Insurers usually are the ones to decide, and they typically pay if Medicare pays. Medicare usually pays if the federal Food and Drug Administration has approved the use.
"Insurance sort of isolates you from the cost of health care," and if people lose coverage, they often discover they can't afford their medicines, said Dr. Alan Venook, a cancer specialist at the University of California, San Francisco. He wrote in the New England Journal in August about three of his patients who stopped taking or cut back on Gleevec because of economic hardship.
Two of the three now are getting the drug from its maker, Novartis AG, which like most pharmaceutical companies has a program for low-income patients. About 5,000 patients got help for Gleevec last year, said Novartis spokesman Geoffrey Cook.
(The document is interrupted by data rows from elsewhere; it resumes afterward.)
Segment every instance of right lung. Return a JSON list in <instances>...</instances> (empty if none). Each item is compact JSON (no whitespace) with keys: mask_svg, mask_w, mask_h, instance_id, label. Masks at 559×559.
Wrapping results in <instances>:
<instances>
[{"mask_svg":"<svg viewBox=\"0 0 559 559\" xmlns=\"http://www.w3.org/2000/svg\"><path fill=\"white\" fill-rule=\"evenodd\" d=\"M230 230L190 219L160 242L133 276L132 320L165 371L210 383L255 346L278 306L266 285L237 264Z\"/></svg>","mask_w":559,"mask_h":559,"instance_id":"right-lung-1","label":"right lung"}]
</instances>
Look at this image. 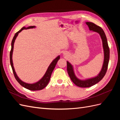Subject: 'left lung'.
<instances>
[{
	"label": "left lung",
	"instance_id": "left-lung-1",
	"mask_svg": "<svg viewBox=\"0 0 120 120\" xmlns=\"http://www.w3.org/2000/svg\"><path fill=\"white\" fill-rule=\"evenodd\" d=\"M86 23L88 26L90 30L96 32L100 34L103 43L104 59L103 67L100 73L95 77L87 79H84V80L79 79L77 77V76L75 75V74L72 65L70 63H69L68 61H67V71L71 80L76 86L81 87V88H88V87L95 85L104 78L107 71L108 64L110 59V49L108 46L106 34H105L103 29L93 22H86Z\"/></svg>",
	"mask_w": 120,
	"mask_h": 120
}]
</instances>
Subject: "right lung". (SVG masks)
<instances>
[{"label":"right lung","mask_w":120,"mask_h":120,"mask_svg":"<svg viewBox=\"0 0 120 120\" xmlns=\"http://www.w3.org/2000/svg\"><path fill=\"white\" fill-rule=\"evenodd\" d=\"M35 26H30L27 27H23L20 30H19L18 32L14 35V37L12 39V41L11 42V49L10 52V62L11 66L12 71L13 72V74L14 75V77H15L16 81L19 82V84L23 86L24 88H26L29 90H41L43 89H44L45 87L48 85V83L49 82L50 77H51L52 74V71H53L54 68H55L56 64L57 63L58 60H59L60 59V56H57L55 59L52 60L51 64H50L49 67H48V69L45 72V74L43 76V77L39 80L38 82H36L34 83H26L23 81H22L21 79L18 77L16 72L14 70V68L13 67V61H12V53L13 51V47H14V43L15 42V40L16 38L19 35V34L20 32L21 31L23 30H27V29H30V28H35Z\"/></svg>","instance_id":"right-lung-1"}]
</instances>
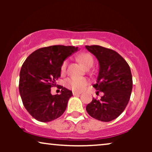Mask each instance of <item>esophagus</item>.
<instances>
[{
	"label": "esophagus",
	"instance_id": "esophagus-1",
	"mask_svg": "<svg viewBox=\"0 0 152 152\" xmlns=\"http://www.w3.org/2000/svg\"><path fill=\"white\" fill-rule=\"evenodd\" d=\"M81 93L80 92H77V91H73V95L74 96H78V95H80Z\"/></svg>",
	"mask_w": 152,
	"mask_h": 152
}]
</instances>
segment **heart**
<instances>
[{"label": "heart", "mask_w": 152, "mask_h": 152, "mask_svg": "<svg viewBox=\"0 0 152 152\" xmlns=\"http://www.w3.org/2000/svg\"><path fill=\"white\" fill-rule=\"evenodd\" d=\"M78 59L81 63L82 65L86 69H89L94 65V58L90 53H81L78 56ZM68 61L65 60L61 66V71L64 73L67 67ZM88 81L86 78L83 77H70L65 81V86L67 88L74 91H81L86 86Z\"/></svg>", "instance_id": "b5f03b06"}]
</instances>
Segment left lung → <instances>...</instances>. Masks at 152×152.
I'll return each mask as SVG.
<instances>
[{"label":"left lung","instance_id":"obj_1","mask_svg":"<svg viewBox=\"0 0 152 152\" xmlns=\"http://www.w3.org/2000/svg\"><path fill=\"white\" fill-rule=\"evenodd\" d=\"M99 63L96 83L93 86L104 96L100 100L93 98L86 109L91 117L108 122L124 111L129 102L133 81L129 64L117 52L96 46H85Z\"/></svg>","mask_w":152,"mask_h":152}]
</instances>
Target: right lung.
<instances>
[{"mask_svg": "<svg viewBox=\"0 0 152 152\" xmlns=\"http://www.w3.org/2000/svg\"><path fill=\"white\" fill-rule=\"evenodd\" d=\"M78 47L62 45L39 48L33 52L22 65L19 92L24 107L35 119L48 122L64 114L72 91L60 86L61 94L52 95L50 88L56 86L63 61Z\"/></svg>", "mask_w": 152, "mask_h": 152, "instance_id": "obj_1", "label": "right lung"}]
</instances>
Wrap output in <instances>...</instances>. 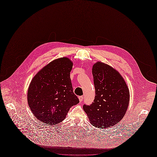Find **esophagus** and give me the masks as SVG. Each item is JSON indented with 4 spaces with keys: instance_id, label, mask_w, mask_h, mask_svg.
Returning <instances> with one entry per match:
<instances>
[{
    "instance_id": "1",
    "label": "esophagus",
    "mask_w": 157,
    "mask_h": 157,
    "mask_svg": "<svg viewBox=\"0 0 157 157\" xmlns=\"http://www.w3.org/2000/svg\"><path fill=\"white\" fill-rule=\"evenodd\" d=\"M78 99H79V101H80V102H82V101H83V96H79Z\"/></svg>"
}]
</instances>
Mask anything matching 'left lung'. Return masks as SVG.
I'll return each mask as SVG.
<instances>
[{
	"instance_id": "left-lung-1",
	"label": "left lung",
	"mask_w": 157,
	"mask_h": 157,
	"mask_svg": "<svg viewBox=\"0 0 157 157\" xmlns=\"http://www.w3.org/2000/svg\"><path fill=\"white\" fill-rule=\"evenodd\" d=\"M95 97L93 102L84 104L89 121L96 128H106L118 123L129 105V91L120 73L111 66L97 62L92 68Z\"/></svg>"
}]
</instances>
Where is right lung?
<instances>
[{
  "label": "right lung",
  "instance_id": "1",
  "mask_svg": "<svg viewBox=\"0 0 157 157\" xmlns=\"http://www.w3.org/2000/svg\"><path fill=\"white\" fill-rule=\"evenodd\" d=\"M72 66L68 58L55 59L43 67L29 85V106L34 116L47 125L63 121L70 108L79 102L70 77Z\"/></svg>",
  "mask_w": 157,
  "mask_h": 157
}]
</instances>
"We have seen a steady increase in requests over the past few years" as the economy worsened, he said.
Showstack, whose leukemia was diagnosed last year, gets Gleevec from Novartis. The dose she's on now would cost $50,000 a year.
"I'm not actually sure that I know anyone who could afford it," she said.
Gleevec's cost is easier to justify, many say, because it keeps people alive indefinitely — a virtual cure. About 2,300 Americans died each year of Showstack's form of leukemia before Gleevec came on the market; only 470 did last year.
"I don't think we quibble with a drug that buys people magical quality of life for years," Venook said.
It's unclear whether Provenge will ever do that — it needs to be tested in men with earlier stages of prostate cancer, doctors say. So far, it has only been tried and approved for men with incurable disease who have stopped responding to hormone therapy. On average, it gave them four months more, though for some it extended survival by a year or more.
Until it shows wider promise, enthusiasm will be tepid, said Dr. Elizabeth Plimack a prostate specialist at the Fox Chase Cancer Center in Philadelphia.
"I've not had any patient ask for it," she said. "They ask about it. Based on the information, they think the cost is tremendous, and they think the benefit is very small."
Logothetis, at M.D. Anderson, said Provenge and other experimental cancer vaccines in development need "a national investment" to sort out their potential, starting with Medicare coverage.
"It's no longer a fringe science. This is working," he said. "We need to get it in the door so we can evolve it."